The present invention relates to ferromagnetic thin film memories and more particularly to the fabrication of a thin film magnetoresistive memory device. The process for manufacturing the magnetoresistive bit lines involves depositing one or more layers of magnetic material over an underlying layer or surface, and etching the deposited material to a desired configuration.
U.S. Pat. No. 4,731,757 dated Mar. 15, 1988, U.S. Pat. No. 4,780,848 dated Oct. 25, 1988, U.S. Pat. No. 5,060,193 dated Oct. 22, 1991, and U.S. Pat. No. 5,496,759 which are assigned to Honeywell Inc. include background material on magnetoresistive memories and are hereby incorporated by reference.

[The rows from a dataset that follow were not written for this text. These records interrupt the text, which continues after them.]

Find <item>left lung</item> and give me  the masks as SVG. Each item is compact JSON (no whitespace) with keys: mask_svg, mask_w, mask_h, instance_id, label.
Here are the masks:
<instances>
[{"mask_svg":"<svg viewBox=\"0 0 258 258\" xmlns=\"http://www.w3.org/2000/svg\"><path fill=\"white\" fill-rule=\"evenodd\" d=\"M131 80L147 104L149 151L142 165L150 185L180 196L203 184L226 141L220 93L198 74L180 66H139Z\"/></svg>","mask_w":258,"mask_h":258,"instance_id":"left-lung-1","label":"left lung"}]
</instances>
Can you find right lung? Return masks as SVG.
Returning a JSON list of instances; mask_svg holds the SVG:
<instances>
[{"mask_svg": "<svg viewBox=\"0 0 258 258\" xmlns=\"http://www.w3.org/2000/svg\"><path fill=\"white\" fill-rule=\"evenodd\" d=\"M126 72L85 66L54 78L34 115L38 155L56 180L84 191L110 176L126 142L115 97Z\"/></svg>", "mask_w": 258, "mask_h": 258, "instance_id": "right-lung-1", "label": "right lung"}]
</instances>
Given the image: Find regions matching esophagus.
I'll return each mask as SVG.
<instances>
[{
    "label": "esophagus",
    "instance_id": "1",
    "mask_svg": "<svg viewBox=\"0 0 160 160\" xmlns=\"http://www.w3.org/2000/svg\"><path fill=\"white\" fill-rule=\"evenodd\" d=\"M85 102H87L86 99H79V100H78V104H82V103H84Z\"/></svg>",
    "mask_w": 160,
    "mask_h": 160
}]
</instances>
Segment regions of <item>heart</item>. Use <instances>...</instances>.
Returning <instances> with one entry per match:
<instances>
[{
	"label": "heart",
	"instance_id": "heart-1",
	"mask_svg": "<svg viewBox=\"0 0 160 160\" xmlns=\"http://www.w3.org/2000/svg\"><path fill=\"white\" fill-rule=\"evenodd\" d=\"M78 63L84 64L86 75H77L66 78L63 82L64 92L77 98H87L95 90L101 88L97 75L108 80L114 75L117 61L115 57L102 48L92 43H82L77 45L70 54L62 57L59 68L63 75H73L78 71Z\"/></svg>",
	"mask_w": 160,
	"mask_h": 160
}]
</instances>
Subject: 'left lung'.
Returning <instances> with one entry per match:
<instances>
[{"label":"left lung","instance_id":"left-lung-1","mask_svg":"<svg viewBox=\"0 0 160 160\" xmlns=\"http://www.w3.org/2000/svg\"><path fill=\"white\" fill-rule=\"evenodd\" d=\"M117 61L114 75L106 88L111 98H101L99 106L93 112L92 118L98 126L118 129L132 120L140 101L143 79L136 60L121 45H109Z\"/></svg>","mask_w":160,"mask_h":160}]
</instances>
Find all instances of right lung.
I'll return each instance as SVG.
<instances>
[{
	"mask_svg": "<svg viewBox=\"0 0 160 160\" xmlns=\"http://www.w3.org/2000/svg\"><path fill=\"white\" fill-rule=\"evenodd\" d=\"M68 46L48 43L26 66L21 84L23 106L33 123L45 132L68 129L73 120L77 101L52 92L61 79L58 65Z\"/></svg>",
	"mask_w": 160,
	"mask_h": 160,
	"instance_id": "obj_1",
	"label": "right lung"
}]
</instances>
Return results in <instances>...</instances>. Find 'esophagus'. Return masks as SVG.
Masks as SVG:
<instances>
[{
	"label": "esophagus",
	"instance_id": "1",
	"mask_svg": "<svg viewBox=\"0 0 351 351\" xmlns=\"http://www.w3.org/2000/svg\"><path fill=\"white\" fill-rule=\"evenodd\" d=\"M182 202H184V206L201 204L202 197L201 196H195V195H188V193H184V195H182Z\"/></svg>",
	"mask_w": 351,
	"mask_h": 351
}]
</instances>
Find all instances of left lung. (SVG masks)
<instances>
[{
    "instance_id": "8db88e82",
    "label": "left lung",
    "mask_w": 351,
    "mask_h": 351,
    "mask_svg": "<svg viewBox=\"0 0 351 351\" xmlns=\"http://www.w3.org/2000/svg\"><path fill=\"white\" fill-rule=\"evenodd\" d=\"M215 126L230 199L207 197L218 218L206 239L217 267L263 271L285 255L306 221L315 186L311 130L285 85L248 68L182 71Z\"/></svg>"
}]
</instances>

The process for forming a magnetoresistive memory device provides first and second layers of thin film ferromagnetic materials separated by a layer of non ferromagnetic material and formed into an elongated shape having tapered ends to provide a magnetic storage element or a magnetic bit. In use, information is kept as a binary bit having one of two alternative logic levels stored in the two layers or films by having the magnetization point in one direction or the other(but opposite in each of these layers to the direction in the other), generally along the easy axis of magnetization. If the direction of magnetization is caused to rotate from such a direction by external magnetic fields, the electrical resistance of the layers will change with this magnetization direction rotation because of the magnetoresistive properties of the films. Measurement of the resistance allows the state of the memory to be determined. It has been observed that some number of bits will fail after a number of repeated memory storage and retrieval operations, or read/write cycles. The failure mechanism is believed to be bit edge reversal which is sometimes called edge spin reversal. The elongated shape of the bit structure causes large demagnetization fields along the edge of the layers. In such large demagnetization fields, electron spins at the edge of the films are constrained to lie nearly parallel to these edges and the direction of elongation of these films. During read or write operations it is intended that bit edge reversal does not occur.
In the past, proposed methods to prevent bit edge reversal have included using a magnetic spacer at the bit edge, applying an external magnetic field, using antiferromagnetic film on the edge of the bit and magnetic hardening of the bit edge.
The geometric configuration of a storage element has a great influence on its ability to provide failure free operation with wide operating margins. Wide operating margins are necessary for the production of high reliability memory devices.
Thus, a need exists for an improved understanding of storage element geometric configurations which will provide a magnetoresistive memory bit which allows an unlimited number of read/write cycles without bit edge reversal.